課題文:
....

07年障がい者差別撤廃闘争

労働者、民衆の共通課題として共闘組織を全国に構築しよう

テント籠城闘争

 活動補助人(介助者)サービスは昨年の闘争の成果として今年4月に保健福祉部(省)が事業を施行した。だが保健福祉部は、今年1月の国家人権委員会での23日間にわたる重症障がい者当事者らによる断食闘争を通じて合意した所得基準および18歳以下の対象制限の撤廃、180時間までの特例条項を通したサービス時間の拡大などの内容さえ一方的に破棄して本事業を施行するなど、重症障がい者当事者たちの生存権的要求である活動補助サービス制度を絶えず改悪しようとしている。この時間もユ・シミン長官の家の前では4月11日から現在までテント籠城闘争が展開されている。
 今年はチェ・オンナン烈士の5周忌となる年だ。3月、チェ・オンナン烈士の5周忌の月を迎え、障がい者の貧困問題を掲げ、貧困社会連帯と闘争とを企画し組織するであろう。具体的な事業として、住居権や最低生計費の争取闘争を展開する計画だ。このために4月17日、貧困社会連帯と全国障がい者差別撤廃連帯(準)(以下、全しょう連)の共同で居住権ワークショップを行ったし、また今年は最低生計費計測の年なので実態調査を行う計画だ。これを通じて下半期には居住、労働、所得保障権など自立生活のための権利闘争を全面的に展開するだろう。

....

データ:
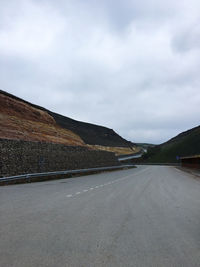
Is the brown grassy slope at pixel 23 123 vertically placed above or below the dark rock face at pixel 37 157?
above

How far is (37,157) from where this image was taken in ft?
77.0

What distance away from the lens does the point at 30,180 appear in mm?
20438

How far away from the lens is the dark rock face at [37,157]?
19438mm

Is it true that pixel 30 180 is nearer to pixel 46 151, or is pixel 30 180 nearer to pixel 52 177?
pixel 52 177

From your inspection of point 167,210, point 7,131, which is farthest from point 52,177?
point 167,210

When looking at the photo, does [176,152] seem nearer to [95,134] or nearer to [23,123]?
[95,134]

....

指示: 課題文によると、ユ・シミン長官の家の前でのテント籠城闘争はいつから展開されているか。

解答: 4月11日から現在まで展開されている。